Optum has been in charge of administering Medicaid outpatient behavioral health services since 2013. The original $300 million contract expired in March. The new extension costs more than $186 million and expires at the end of June 2017.

Optum, a unit of UnitedHealth Group, also manages Medicaid health services for other states.

Spokesman Tom Shanahan said the agency chose to extend the contract to give officials more time to study recent suggestions from state evaluators. The Idaho Office of Performance Evaluations recommended in January that the state consider also having Optum administer inpatient services. However, doing so would mean the state would need to create a new contract rather than just renew the one it has now.

"We are hoping to have the study done at the end of this calendar year so we can report back to the 2017 Legislature," Shanahan said in an email.

Several years ago, lawmakers and state health officials began raising concerns that providers were overusing costly rehabilitation services in order to receive higher Medicaid reimbursements.

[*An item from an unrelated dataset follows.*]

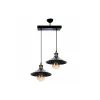 GLOBOSTAR® LUCANA 201-0043 Vintage Κρεμαστό Φωτιστικό Οροφής με Ντουί 2 x E27 AC 220-240V IP20 - Μαύρο & Χρυσό - Μ57 x Π25 x Υ26cm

Medicaid spending for community-based rehabilitation, also known as psychosocial rehabilitation, ballooned from $8.3 million in 2001 to $76.1 million in 2012.

Community-based rehabilitation involves trained professional helping people with mental illnesses or substance abuse integrate back into society.

However, less than two years after the state began using Optum, Medicaid spending had dropped to $44.1 million as of 2015. Yet the move sparked complaints from providers who say community-based rehabilitation is a vital tool for treating mental illnesses like ADHD — particularly among children and adolescents.